--- TASK INSTRUCTIONS ---
Extract every row below that contains the word "Figura".

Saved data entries
+ + +

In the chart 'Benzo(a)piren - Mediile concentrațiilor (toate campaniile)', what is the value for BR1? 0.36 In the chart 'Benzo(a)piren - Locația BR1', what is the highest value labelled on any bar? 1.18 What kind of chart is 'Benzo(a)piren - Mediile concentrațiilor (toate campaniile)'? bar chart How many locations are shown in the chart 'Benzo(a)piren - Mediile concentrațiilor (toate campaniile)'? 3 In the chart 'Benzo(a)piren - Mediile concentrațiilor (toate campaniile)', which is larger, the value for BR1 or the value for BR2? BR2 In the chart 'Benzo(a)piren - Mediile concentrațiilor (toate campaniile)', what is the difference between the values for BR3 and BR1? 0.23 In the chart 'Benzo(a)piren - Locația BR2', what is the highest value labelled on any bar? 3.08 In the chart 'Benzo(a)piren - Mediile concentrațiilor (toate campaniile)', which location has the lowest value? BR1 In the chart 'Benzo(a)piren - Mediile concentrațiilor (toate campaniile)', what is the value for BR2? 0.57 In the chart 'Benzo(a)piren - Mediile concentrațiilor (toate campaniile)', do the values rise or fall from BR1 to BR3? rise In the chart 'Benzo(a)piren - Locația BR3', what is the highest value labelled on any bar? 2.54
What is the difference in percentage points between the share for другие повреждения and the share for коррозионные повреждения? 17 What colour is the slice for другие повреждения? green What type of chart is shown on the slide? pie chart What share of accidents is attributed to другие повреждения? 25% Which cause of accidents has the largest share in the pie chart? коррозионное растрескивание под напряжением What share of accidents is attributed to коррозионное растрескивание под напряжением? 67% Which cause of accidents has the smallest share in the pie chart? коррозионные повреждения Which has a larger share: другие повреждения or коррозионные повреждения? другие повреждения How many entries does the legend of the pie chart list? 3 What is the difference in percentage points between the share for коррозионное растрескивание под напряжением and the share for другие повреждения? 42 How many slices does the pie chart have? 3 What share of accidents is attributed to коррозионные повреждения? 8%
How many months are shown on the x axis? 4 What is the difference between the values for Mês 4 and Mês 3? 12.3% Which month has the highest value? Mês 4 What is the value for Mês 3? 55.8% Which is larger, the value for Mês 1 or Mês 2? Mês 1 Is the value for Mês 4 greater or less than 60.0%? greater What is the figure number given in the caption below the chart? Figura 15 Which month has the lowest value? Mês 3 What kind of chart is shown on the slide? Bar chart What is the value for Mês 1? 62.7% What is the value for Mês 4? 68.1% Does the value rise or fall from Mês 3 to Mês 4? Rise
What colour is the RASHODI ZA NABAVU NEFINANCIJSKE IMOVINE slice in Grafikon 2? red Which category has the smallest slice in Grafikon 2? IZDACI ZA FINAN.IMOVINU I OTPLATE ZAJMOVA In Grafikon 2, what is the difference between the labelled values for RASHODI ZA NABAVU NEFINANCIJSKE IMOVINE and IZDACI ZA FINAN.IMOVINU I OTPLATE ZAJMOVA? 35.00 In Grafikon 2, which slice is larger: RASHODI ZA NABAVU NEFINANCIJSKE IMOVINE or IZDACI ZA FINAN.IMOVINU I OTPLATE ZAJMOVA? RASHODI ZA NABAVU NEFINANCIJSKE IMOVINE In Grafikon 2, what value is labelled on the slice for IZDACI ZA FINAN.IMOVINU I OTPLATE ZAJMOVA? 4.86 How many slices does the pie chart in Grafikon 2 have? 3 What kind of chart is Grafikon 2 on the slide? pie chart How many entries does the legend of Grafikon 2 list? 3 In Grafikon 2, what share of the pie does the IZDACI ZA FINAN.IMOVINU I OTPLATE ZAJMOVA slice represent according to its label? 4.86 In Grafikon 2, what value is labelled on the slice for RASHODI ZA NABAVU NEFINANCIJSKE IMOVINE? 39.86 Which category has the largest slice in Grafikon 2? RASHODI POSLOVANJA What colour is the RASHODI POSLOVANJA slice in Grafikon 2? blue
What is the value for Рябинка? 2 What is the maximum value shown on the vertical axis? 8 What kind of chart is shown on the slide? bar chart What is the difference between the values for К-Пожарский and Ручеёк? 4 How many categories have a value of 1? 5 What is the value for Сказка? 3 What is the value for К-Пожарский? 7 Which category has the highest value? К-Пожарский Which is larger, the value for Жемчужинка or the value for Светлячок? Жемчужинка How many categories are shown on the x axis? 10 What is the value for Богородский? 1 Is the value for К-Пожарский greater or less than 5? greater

+ + +

--- SOLUTION ---
How many months are shown on the x axis? 4 What is the difference between the values for Mês 4 and Mês 3? 12.3% Which month has the highest value? Mês 4 What is the value for Mês 3? 55.8% Which is larger, the value for Mês 1 or Mês 2? Mês 1 Is the value for Mês 4 greater or less than 60.0%? greater What is the figure number given in the caption below the chart? Figura 15 Which month has the lowest value? Mês 3 What kind of chart is shown on the slide? Bar chart What is the value for Mês 1? 62.7% What is the value for Mês 4? 68.1% Does the value rise or fall from Mês 3 to Mês 4? Rise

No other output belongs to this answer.